_Text_
****************************************
Thursday, February 24, 2005

On feeling something like normal.

Although I got out on Monday, it was attached to a doctor’s appointment. Last night I got out for completely non-medical reasons for the first time in six weeks when I went to the local wargaming group. If you don’t know what that means, it’s a really sad hobby which I may be forced to explain at some point. Let’s just say that in the same room they hold the role-playing group and that’s much, much sadder - a whole other level of tragedy.

I am quite into this, but it only really justifies my energy because the folks there are a great bunch of people who mostly fall within five years either side of my age. This is important; most of the other people I spend time with are much older than me, [...] is 39 and Pete, my closest friend in Whitby, is 51, the same age as my mother and although this poses no problem between us, I need to remind myself that I am a relatively young person from time to time.

Anyway, I had a really good time, not doing any gaming, but just chatting to people about stuff, life, music, books and films. This was the first time I had been up there since before Christmas. Apart from this long crappy spell I am coming out of, things go up and down and there’s no time of the week where I can be depended upon to be conscious, fully cognoscente and reasonably comfortable. I imagined this would be a problem, that I would have to explain my long absence. I think quite possibly others wonder whether I just can’t be bothered, but if they do they don’t act it. They don’t ask. They are interested as to how I’m getting on, how the book is going, but they don’t need to talk about my having been ill. Perhaps they are embarrassed, but I hope they are simply uninterested. I have even met some of them in the street in my wheelchair (which I don’t take to the group) and they haven’t needed to comment on it at all.

I have wondered whether [...] lectures them on my situation in my absence so they’re all clued up. Then again, perhaps they really don’t care about my disability. Perhaps it really doesn’t make a difference to them at all. Which would be great for me.

Sometimes when you’re unwell and managing symptoms all the time and when illness dominates your life because it stops you doing so many of the things you want to be doing, you feel like this must be written all over your face. You feel humiliated by it; for most people, especially young people, the idea of being out of action for six weeks would be pretty dramatic and yet for me this happens several times a year. And very often people do feel the need to talk about it; they want to know what was wrong, what I might have done wrong, how I occupied myself. The absolute worst thing is when somebody says that they were worried about me. There aren’t many people who, being concerned about me, are unable to make contact by post, telephone or e-mail and yet the very people who feel the need to express their concern in retrospect are the ones I wouldn’t hear from if I had been in hospital for six months.

Then there's the fact of my appalling social confidence of course and how much it helps to be around people I feel like an equal among, but that's another story altogether. My point is that it’s really good when I can be myself and not [...]’s sickly girlfriend who turns up once in a blue moon. Or at least it’s really good when that’s not the way you’re made to feel.
****************************************
_Entries provided_

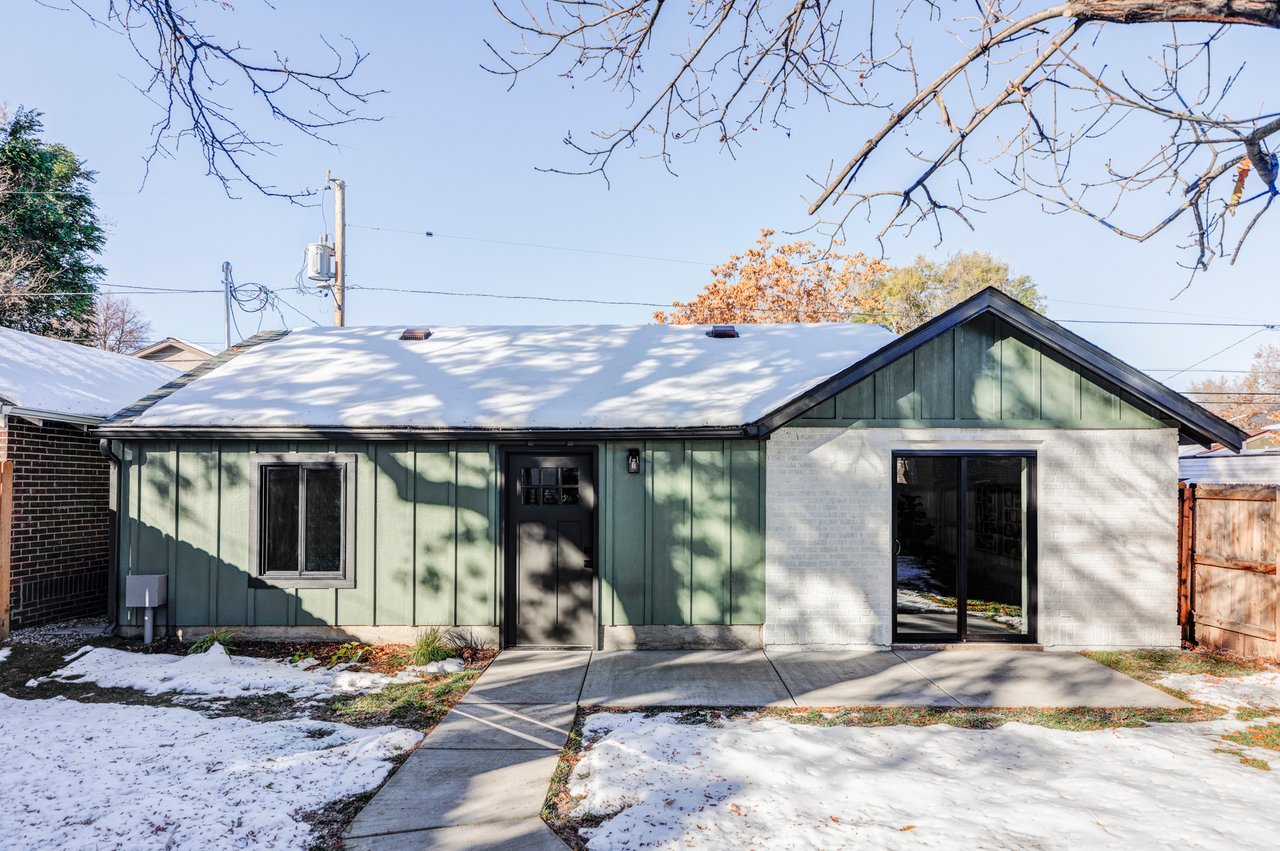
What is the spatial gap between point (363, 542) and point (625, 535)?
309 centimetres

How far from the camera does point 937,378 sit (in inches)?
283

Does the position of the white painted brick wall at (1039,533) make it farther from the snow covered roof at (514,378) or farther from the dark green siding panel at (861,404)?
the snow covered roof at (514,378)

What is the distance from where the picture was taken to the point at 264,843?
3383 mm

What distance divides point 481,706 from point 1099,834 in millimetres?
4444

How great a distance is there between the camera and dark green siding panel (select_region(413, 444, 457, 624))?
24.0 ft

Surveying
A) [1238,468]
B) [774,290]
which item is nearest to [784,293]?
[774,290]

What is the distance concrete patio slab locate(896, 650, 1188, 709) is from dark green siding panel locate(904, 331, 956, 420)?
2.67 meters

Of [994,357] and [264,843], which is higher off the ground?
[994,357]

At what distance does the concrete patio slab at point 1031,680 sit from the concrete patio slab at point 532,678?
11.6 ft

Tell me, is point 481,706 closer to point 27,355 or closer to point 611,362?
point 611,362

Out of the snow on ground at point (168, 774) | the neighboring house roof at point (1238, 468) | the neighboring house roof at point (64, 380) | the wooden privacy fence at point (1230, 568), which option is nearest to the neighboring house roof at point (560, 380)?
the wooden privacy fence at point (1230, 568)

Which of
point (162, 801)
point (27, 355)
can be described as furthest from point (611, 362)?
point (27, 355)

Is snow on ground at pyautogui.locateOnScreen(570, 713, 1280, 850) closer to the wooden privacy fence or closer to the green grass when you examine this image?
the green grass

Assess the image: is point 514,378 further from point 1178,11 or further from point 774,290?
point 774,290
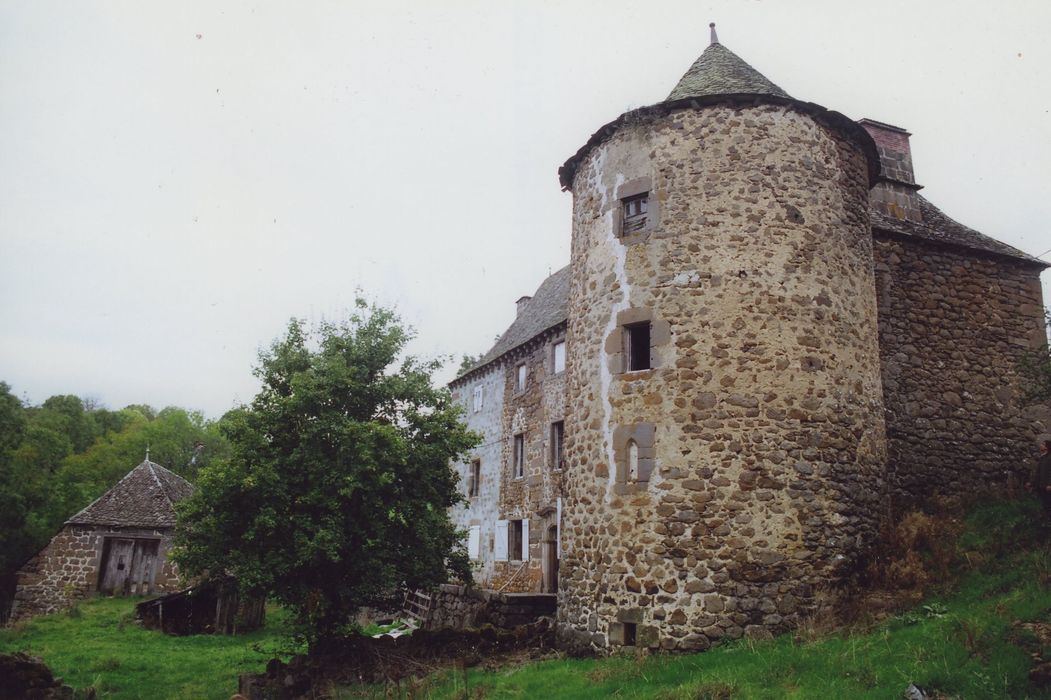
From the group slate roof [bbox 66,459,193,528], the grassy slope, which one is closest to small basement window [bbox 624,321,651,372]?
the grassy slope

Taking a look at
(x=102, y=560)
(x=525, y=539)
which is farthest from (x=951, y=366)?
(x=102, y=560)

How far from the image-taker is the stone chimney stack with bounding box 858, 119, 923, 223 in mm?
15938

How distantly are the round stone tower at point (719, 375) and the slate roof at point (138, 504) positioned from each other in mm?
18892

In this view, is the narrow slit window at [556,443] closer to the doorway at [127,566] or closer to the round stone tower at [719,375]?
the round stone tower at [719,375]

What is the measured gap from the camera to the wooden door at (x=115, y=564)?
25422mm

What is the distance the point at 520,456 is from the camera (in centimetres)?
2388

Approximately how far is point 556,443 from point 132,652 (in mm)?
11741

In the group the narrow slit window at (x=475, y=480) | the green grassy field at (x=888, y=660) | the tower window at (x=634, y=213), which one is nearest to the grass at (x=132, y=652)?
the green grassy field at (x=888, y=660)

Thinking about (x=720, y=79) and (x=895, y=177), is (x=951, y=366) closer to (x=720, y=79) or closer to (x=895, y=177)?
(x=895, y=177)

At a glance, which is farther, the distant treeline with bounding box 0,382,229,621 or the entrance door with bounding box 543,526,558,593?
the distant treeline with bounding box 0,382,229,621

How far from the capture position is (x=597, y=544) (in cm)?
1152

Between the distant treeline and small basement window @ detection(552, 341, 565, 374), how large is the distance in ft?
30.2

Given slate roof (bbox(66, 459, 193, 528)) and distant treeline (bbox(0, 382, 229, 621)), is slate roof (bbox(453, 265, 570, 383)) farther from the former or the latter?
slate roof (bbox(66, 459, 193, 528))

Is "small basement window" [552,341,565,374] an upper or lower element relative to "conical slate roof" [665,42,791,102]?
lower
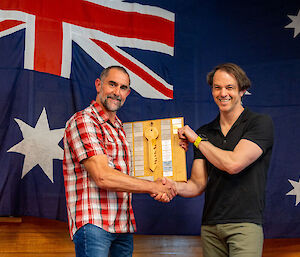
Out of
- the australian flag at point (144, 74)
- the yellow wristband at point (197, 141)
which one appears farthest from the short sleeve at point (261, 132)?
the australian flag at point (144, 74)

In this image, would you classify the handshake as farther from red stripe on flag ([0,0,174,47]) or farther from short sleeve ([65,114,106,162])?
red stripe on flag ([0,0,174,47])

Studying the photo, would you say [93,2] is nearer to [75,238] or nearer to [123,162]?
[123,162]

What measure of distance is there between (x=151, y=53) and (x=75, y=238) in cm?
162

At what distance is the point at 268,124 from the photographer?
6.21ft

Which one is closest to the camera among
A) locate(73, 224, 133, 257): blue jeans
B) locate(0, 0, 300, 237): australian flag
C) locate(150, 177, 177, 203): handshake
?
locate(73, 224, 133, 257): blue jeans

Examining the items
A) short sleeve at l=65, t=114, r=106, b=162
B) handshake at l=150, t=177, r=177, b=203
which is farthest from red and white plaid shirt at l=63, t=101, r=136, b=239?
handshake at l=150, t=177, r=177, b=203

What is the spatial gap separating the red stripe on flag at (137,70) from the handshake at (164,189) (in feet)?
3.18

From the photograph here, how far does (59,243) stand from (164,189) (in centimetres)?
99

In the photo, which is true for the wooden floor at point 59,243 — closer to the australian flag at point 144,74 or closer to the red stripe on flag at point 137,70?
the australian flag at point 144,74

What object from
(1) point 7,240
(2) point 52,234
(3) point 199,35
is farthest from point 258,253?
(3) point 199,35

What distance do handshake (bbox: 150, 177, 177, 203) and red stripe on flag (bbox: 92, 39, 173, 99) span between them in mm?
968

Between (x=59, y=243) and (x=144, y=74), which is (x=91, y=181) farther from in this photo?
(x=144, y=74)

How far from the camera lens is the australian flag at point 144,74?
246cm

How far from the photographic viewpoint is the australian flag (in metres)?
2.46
****************************************
_What needs to be done_
In the blog post, why does the writer say the wargaming group is worth spending energy on? Answer in one to three sentences. The material comes from a different source than the blog post above it.

_Expected output_
The people there are a great bunch, and most are within five years of the writer's age. That matters because most of the other people the writer spends time with are much older, and the writer needs reminding now and then of being a relatively young person.